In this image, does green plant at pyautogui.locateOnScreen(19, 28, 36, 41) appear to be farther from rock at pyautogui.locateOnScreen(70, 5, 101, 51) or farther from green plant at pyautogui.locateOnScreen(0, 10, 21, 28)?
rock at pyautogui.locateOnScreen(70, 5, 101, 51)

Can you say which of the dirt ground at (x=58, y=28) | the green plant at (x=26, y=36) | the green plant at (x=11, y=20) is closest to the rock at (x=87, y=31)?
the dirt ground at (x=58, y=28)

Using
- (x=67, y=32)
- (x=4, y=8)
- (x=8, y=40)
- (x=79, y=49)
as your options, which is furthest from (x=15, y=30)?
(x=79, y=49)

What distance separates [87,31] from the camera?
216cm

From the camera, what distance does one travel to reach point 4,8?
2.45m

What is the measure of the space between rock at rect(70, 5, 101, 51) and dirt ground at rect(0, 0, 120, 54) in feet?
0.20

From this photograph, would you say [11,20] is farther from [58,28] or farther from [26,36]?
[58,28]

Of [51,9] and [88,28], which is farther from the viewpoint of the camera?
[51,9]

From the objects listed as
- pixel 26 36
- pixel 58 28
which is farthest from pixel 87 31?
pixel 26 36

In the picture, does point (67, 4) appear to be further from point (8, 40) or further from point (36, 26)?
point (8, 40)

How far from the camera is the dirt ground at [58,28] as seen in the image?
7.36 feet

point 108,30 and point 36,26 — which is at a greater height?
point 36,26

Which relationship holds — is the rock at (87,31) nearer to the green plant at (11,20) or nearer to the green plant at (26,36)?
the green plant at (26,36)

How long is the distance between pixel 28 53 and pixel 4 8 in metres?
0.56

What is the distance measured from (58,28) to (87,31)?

····················

#### Problem statement
Type out the material again exactly as presented.

#### Answer to this task
In this image, does green plant at pyautogui.locateOnScreen(19, 28, 36, 41) appear to be farther from rock at pyautogui.locateOnScreen(70, 5, 101, 51) or farther from green plant at pyautogui.locateOnScreen(0, 10, 21, 28)?
rock at pyautogui.locateOnScreen(70, 5, 101, 51)

Can you say which of the dirt ground at (x=58, y=28) | the green plant at (x=26, y=36) | the green plant at (x=11, y=20) is closest to the rock at (x=87, y=31)?
the dirt ground at (x=58, y=28)

Using
- (x=67, y=32)
- (x=4, y=8)
- (x=8, y=40)
- (x=79, y=49)
as your options, which is furthest from (x=15, y=30)?
(x=79, y=49)

What distance separates [87,31] from the camera?
216cm

From the camera, what distance does one travel to reach point 4,8?
2.45m

What is the measure of the space between rock at rect(70, 5, 101, 51) and dirt ground at rect(0, 0, 120, 54) in feet?
0.20

From this photograph, would you say [11,20] is farther from [58,28] or farther from [26,36]?
[58,28]

Of [51,9] and [88,28], which is farther from the viewpoint of the camera?
[51,9]

From the objects listed as
- pixel 26 36
- pixel 58 28
which is farthest from pixel 87 31?
pixel 26 36

In the picture, does point (67, 4) appear to be further from point (8, 40) or further from point (36, 26)?
point (8, 40)

How far from the camera is the dirt ground at [58,28] as seen in the image?
7.36 feet

point 108,30 and point 36,26 — which is at a greater height?
point 36,26

Which relationship holds — is the rock at (87,31) nearer to the green plant at (11,20) or nearer to the green plant at (26,36)?
the green plant at (26,36)

How long is the distance between pixel 28 53 and pixel 4 8 in metres?
0.56

What is the distance measured from (58,28) to (87,31)?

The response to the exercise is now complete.